Task 1: In the panel notes on slow funding, update the passage from "It's easier to" up to and including "to fund something." so that "slow funding" is replaced by "community funding", and give that passage again.
Task 2: Condense the paragraph of the panel notes on slow funding that begins "Startgarden and Smallknot have both had great success" into a short bulleted list that retains its main facts.
Task 3: Continue the panel notes on slow funding, beginning after their final sentence.

Text provided:
It's easier to scale slow funding because there aren't the same material and logistics costs with funding, and there are a lot of layers of involvement available. Projects really work on a human scale. Sometimes the demand for funder involvement can be overwhelming, but you have the choice to be more or less involved, and decide whether or not to fund something.

Elitism and the Digital Divide

  • Another problem the slow food movement has encountered is elitism and silos that lock other people out, with the digital divide what demographics do you see missing from your platform and what is your plan to engage people?

Startgarden and Smallknot have both had great success reaching a broad range of people, especially Smallknot because it leverages the existing customers of a business (and it's the responsibility of the business to reach out). Stephanie points out that Kickstarter's most active cities are the usual suspects (major metropolitan areas), but that there is also a lot of excitement in places like Missoula, Montana that people wouldn't predict.

Slow Funding

  • Can you tell us about the slow money movement? (directed at Jay)

The slow money movement is tied to the slow food movement, and came out of trying to finance local food. It's been around about 3 years, and Woody Tash from Investors Circle wrote a book (Inquiries into the Nature of Slow Money).

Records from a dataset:
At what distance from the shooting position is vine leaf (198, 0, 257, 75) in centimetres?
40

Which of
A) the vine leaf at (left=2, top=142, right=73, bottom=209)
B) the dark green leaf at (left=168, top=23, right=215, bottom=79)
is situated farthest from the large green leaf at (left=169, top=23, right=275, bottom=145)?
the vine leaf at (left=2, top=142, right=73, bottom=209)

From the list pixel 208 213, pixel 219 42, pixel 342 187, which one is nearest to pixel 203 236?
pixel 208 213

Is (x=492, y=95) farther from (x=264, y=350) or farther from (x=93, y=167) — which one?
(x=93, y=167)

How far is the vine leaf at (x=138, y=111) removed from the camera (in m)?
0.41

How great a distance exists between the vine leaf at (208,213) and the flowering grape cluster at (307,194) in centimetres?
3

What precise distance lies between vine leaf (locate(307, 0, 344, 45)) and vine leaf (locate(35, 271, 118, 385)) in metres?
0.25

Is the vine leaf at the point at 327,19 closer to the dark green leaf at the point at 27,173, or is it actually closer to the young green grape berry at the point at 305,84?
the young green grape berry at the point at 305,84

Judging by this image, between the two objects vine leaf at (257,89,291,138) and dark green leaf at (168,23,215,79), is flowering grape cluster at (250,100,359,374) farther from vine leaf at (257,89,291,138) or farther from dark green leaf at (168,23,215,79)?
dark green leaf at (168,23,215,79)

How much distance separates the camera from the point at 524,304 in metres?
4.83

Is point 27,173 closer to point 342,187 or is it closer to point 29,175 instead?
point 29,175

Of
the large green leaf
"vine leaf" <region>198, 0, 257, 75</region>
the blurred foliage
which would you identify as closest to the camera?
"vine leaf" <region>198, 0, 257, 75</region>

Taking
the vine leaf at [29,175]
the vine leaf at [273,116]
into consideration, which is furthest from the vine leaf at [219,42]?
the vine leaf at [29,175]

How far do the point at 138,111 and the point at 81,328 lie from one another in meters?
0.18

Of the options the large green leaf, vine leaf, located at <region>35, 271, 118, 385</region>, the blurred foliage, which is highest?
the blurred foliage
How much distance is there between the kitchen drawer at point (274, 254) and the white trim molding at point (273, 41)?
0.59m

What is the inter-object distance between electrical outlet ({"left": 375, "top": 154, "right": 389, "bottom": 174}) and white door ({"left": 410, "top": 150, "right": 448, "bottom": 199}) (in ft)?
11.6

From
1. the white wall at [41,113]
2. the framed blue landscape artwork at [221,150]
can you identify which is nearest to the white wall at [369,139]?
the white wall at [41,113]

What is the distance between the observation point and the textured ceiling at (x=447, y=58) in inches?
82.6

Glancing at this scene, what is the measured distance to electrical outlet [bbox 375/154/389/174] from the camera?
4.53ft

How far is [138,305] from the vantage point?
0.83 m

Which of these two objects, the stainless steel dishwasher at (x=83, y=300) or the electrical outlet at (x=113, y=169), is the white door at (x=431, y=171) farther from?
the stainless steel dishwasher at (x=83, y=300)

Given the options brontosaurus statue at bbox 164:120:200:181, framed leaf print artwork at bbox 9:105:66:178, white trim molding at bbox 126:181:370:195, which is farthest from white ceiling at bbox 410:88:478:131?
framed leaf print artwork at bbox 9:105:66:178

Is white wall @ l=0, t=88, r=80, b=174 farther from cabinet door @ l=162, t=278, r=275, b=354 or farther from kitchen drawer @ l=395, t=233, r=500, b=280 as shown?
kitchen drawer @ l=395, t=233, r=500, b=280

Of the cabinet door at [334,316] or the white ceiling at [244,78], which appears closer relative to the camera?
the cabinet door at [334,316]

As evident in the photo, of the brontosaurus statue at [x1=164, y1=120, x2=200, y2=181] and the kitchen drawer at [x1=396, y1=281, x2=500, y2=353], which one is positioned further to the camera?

Exercise response 1:
It's easier to scale community funding because there aren't the same material and logistics costs with funding, and there are a lot of layers of involvement available. Projects really work on a human scale. Sometimes the demand for funder involvement can be overwhelming, but you have the choice to be more or less involved, and decide whether or not to fund something.

Exercise response 2:
- Startgarden and Smallknot have both reached a broad range of people.
- Smallknot has done so especially well because it draws on the existing customers of a business, which is responsible for the outreach.
- According to Stephanie, Kickstarter's most active cities are the expected major metropolitan areas.
- She also notes strong excitement in less predictable places, such as Missoula, Montana.

Exercise response 3:
Audience Q&A

  • I'd love to hear about your failure rates? Esp. Kickstarter, we always hear about success rates, how many fail, what happens to them?
    • Stephanie: Comes up a lot, stats are published live. Average site-wide is ~44%, it varies from category to category. Some learn from it and go via another avenue, some immediately re-try (with pretty high success rate).
    • Jay: From our part, we see people viewing crowd funding as magic. We have a high dependence on local networks, people who have put effort into building networks and doing outreach have a 100% success rate, those who expect it to just come to them have a harder time.
    • Stephanie: What we do know from our stats is that if someone gets even 1 pledge they have over a 50% success rate, goes up even more if they get to 30%.
  • Where did the money for Startgarden come from?
    • Private investors
  • Christina: Advice Joi Ito - always think about how much work it takes to say no. Sometimes it's easier to give a blanket yes.
    • We don't need to plan for everything or mitigate the 5-year failure rate, let's just get things started.
  • Scale vs. replication - do you want to grow nationally or have clones and things happening?
    • Jay: Our real goal is replication, replicability. Initially aimed at large cities, but doing more research into hyperlocal, it's smaller cities where people are the most engaged in their community. We're trying to find ways to let the model replicate, not build a one-size-fits-all. Goal is to build self-sustaining communities.
    • Rick: We're specifically about Grand Rapids, but we're open to hearing about ideas from other places. But we want it to benefit West Michigan.
  • How would you feel about someone replicating Startgarden somewhere else?
    • That would be great. We hear about people replicating artprize through Google alerts, it's great.
  • Stephanie, what is your take? There are lots of Kickstarter-like services now.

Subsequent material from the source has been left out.